The Rebbe once visited Camp Gan Israel in the Catskills and walked room to room until he came to one door with a sign that said “Zecher l’churban.” Why? Because the room was a complete mess! With a smile, the Rebbe asked—why not call it zecher l’mikdash instead? In that small comment, the Rebbe gave us a big life lesson: Why get stuck in the negative? Why focus on the loss? Why not focus on the beauty and light of what once was—and what can be again?
Every year around this time, we observe Holocaust Remembrance Day. And again, there are two approaches. One approach is to create Holocaust museums, showcase the horrors, and hold memorial services that recount the suffering—classic zecher l’churban.
But then there’s another approach. Instead of remembering the destruction, let’s remember what came before it. Let’s remember the vibrant Jewish life of prewar Poland—and rebuild it! Open day schools, build shuls, revive Jewish communities. That’s zecher l’mikdash in action. And that, by the way, is the Chassidic approach: Focus on the positive, on growth, not on pain.
Yizkor vs. Yahrzeit
The same concept applies to Yizkor. There’s yahrzeit, and there’s Yizkor. On a yahrzeit, a person remembers the exact day their loved one passed away. They think back to the last moments, maybe even holding their hand at the end. It’s a somber, emotional reflection—a kind of personal Tisha B’Av, a private zecher l’churban.

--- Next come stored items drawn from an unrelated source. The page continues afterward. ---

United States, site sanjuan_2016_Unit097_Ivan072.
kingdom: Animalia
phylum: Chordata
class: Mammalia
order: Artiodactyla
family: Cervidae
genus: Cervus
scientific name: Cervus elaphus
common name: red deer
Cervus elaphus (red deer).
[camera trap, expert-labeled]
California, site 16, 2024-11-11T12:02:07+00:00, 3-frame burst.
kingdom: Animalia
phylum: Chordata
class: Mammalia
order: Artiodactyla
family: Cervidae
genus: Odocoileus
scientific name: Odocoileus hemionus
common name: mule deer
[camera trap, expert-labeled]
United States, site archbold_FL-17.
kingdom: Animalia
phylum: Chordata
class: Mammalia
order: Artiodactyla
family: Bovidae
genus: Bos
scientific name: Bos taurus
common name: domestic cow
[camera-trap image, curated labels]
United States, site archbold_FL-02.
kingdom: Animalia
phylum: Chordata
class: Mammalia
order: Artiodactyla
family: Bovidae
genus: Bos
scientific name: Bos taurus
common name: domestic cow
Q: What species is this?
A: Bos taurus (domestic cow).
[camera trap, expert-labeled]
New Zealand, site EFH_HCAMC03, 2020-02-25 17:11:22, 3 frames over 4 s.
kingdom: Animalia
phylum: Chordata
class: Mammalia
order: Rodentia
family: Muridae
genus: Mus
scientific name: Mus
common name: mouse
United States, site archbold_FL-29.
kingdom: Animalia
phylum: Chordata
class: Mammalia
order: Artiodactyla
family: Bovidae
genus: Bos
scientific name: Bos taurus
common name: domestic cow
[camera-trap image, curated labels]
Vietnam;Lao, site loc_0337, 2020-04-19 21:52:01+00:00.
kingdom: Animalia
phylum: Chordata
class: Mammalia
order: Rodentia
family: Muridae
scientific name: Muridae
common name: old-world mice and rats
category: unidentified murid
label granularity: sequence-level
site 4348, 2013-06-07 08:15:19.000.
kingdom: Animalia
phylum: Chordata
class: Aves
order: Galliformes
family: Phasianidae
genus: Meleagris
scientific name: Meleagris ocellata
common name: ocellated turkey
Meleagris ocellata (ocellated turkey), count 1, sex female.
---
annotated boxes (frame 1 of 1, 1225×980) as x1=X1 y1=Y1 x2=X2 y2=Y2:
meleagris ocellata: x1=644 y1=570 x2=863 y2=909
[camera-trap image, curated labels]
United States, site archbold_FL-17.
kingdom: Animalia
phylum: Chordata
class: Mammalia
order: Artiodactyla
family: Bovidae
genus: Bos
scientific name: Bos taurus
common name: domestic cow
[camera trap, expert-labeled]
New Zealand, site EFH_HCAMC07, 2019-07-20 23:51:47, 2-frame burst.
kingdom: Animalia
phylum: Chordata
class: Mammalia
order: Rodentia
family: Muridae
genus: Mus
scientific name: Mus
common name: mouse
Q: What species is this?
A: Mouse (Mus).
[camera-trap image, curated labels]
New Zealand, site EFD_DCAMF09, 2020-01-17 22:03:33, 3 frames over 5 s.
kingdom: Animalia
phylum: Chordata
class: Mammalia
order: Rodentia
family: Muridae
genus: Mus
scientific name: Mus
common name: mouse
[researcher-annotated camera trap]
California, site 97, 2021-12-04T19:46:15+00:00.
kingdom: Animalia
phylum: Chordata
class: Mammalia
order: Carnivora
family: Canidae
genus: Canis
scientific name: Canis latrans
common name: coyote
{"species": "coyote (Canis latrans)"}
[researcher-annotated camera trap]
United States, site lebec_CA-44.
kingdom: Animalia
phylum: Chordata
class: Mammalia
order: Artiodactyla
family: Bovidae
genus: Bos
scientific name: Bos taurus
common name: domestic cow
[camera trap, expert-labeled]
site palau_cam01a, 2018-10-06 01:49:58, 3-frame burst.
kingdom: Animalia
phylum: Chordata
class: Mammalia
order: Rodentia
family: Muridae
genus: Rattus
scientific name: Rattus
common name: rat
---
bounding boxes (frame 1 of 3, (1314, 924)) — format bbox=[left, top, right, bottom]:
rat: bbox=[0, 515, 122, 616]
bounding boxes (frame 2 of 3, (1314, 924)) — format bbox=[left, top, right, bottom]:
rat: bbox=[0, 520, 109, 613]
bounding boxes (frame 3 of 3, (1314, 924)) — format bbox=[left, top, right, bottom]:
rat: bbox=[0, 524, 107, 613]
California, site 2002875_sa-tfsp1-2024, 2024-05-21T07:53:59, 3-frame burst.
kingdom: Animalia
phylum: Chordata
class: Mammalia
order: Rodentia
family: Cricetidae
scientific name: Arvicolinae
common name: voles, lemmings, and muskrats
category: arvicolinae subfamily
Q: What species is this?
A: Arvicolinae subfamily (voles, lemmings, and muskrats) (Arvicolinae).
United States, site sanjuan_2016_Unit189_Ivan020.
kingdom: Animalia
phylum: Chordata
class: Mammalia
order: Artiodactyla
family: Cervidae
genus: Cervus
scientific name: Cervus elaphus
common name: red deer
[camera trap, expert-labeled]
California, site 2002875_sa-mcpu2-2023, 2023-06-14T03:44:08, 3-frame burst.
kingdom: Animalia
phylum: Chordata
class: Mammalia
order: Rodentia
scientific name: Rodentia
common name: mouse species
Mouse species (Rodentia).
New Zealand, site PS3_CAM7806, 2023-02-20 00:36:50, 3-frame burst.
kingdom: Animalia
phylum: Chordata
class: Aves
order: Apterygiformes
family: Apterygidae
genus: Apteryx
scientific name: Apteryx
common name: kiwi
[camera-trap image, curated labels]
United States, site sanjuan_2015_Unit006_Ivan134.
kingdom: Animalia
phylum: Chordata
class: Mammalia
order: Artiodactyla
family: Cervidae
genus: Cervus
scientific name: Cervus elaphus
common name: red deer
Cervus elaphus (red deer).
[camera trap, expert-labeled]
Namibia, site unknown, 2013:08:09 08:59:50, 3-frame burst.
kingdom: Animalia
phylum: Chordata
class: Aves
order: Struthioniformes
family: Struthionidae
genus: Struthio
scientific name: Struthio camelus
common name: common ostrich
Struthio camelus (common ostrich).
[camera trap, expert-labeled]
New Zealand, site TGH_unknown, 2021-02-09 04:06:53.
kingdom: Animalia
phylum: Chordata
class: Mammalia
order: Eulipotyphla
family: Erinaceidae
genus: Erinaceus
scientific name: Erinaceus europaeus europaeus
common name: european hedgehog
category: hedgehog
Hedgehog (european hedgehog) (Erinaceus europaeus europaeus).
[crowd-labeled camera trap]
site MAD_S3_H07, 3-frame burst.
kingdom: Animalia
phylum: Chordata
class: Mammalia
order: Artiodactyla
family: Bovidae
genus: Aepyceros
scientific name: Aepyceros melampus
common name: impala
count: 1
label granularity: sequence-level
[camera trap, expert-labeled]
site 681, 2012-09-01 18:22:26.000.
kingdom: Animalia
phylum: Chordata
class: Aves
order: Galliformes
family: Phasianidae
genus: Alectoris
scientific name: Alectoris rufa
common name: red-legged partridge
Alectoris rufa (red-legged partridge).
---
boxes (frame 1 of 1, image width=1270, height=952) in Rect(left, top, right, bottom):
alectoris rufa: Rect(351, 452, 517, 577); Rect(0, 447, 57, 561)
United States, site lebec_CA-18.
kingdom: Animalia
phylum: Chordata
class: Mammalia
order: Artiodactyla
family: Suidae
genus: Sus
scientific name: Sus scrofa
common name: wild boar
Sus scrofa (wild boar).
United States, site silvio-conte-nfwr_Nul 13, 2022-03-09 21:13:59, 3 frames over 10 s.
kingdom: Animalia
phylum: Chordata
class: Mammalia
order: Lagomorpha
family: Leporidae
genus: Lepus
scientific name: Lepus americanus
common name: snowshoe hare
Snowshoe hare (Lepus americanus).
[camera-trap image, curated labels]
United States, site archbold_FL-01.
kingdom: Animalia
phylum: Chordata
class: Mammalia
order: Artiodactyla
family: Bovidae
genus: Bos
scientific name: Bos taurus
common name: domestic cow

But on Yom Tov, it’s different. A person doesn’t reflect on the pain of loss—he remembers how he celebrated that very holiday with his loved ones. If it’s Pesach, maybe he recalls making the Seder with his parents. Or another chag, and the way they used to spend time together. These are warm, happy memories. Sweet memories. That’s what’s meant to surface.
Just like we focus on zecher l’mikdash on Yom Tov—not zecher l’churban—the same applies in our personal lives. Yom Tov is not the time to dwell on personal loss. That’s what a yahrzeit is for. Yizkor on Yom Tov is about remembering the good days, the beautiful moments. A personal zecher l’mikdash.